◆ Extrait à lire ◆
'''

Il y a plusieurs années, avec des CM, j’avais décidé de refaire une séance d’éducation civique pour chercher, avec les élèves, des solutions aux problèmes de comportement récurrents de la classe. Ni une, ni deux, un élève lève la main pour proposer l’installation d’une télévision dans la classe qui leur permettrait de s’occuper quand ils ont fini un travail. Grand sourire aux lèvres, cet élève aux airs d’angelot venait de tenter de semer la zizanie ! Et ce n’est qu’une petite anecdote parmi tant d’autres.

Tout aussi essentiel : les élèves doivent pouvoir acquérir que, quelque soit la règle, la parole de l’adulte, et a fortiori de l’enseignant, fait « loi ». C’est à dire que dans n’importe quelle situation, le professeur n’a pas nécessairement besoin d’en référer au règlement pour décider d’un devoir ou d’une sanction. Bien sûr, moins le professeur aura besoin de recourir à cette règle, qui surpasse les autres, moins il y aura d’opportunités pour notre élève perturbateur.

'''

◆ Consigne écrite ◆
Poursuivez l'extrait ci-dessus sur le comportement des élèves en classe, à partir de sa dernière phrase.

◆ Matériel fourni ◆
'''

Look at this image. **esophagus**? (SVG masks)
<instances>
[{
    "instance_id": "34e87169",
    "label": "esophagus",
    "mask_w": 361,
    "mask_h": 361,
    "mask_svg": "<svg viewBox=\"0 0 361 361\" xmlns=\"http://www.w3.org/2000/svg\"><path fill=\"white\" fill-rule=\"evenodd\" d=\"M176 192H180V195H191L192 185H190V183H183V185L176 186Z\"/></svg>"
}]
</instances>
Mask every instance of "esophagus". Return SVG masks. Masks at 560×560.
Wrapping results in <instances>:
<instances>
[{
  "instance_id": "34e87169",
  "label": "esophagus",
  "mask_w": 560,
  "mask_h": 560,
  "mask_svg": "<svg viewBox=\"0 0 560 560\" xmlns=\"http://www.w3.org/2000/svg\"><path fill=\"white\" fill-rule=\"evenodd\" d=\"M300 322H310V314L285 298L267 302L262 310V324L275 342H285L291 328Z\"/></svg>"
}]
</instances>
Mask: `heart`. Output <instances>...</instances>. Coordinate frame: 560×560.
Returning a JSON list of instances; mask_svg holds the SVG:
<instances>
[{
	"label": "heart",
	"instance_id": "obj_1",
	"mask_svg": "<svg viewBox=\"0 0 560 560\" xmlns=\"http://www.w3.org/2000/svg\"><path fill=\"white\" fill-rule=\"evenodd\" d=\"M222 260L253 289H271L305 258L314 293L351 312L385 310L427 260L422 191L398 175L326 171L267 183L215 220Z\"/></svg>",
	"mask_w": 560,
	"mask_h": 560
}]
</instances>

'''
'''

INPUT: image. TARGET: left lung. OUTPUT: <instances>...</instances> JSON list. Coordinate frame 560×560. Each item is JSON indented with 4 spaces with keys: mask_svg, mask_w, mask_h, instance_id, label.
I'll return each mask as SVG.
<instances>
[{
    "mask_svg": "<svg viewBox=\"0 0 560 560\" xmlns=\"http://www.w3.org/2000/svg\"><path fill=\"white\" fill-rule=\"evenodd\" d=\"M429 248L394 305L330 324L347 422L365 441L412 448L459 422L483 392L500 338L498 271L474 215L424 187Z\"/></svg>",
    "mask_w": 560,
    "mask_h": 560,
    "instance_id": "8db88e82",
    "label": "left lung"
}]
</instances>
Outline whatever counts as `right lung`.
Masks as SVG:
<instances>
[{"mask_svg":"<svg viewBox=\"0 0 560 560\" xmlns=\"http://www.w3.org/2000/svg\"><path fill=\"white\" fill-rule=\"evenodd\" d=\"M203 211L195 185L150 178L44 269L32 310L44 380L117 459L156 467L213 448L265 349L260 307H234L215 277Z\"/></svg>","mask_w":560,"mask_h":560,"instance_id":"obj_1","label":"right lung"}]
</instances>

'''

◆ Réponse finale ◆
Enfin, plus important encore : les règles doivent être hiérarchisées. Au-dessus de tout règlement de classe, il y a le règlement de l’école. Aucune règle de classe ne peut contredire un règlement d’école. Bien sûr, des exceptions (pertinentes) seront possibles mais à condition qu’elles ne dépassent pas le seuil de la classe. Je préfère toutefois les éviter. Suivre un cadre n’est pas évident pour l’élève en opposition. Si celui-ci change trop, la tâche n’en sera que plus ardue. Enfin, au-dessus de chaque règlement de classe et d’école, il y a la loi. Sur ce point, il faut être intransigeant et ne jamais céder de terrain : violence physique, morale, discrimination, menaces, détérioration du matériel d’autrui, etc.

Cette hiérarchie dans les règles est aussi une hiérarchie dans les fautes. En effet, même s’il a fait cela pour déranger la classe, jeter un bout de gomme ne mérite pas qu’on se mette à hurler comme s’il avait frappé un autre élève. Garder cela en tête aura deux effets positifs. Le premier : nous gardons la tête froide et évitons de rentrer dans le jeu d’opposition où il est si facile de tomber. Le second : l’élève apprendra, petit à petit, qu’il n’est pas si aisé que cela de nous faire perdre pied et pourrait abandonner un certain nombre d’idées sans effets. Méfions-nous, toutefois, de ce qu’il pourrait inventer de nouveau !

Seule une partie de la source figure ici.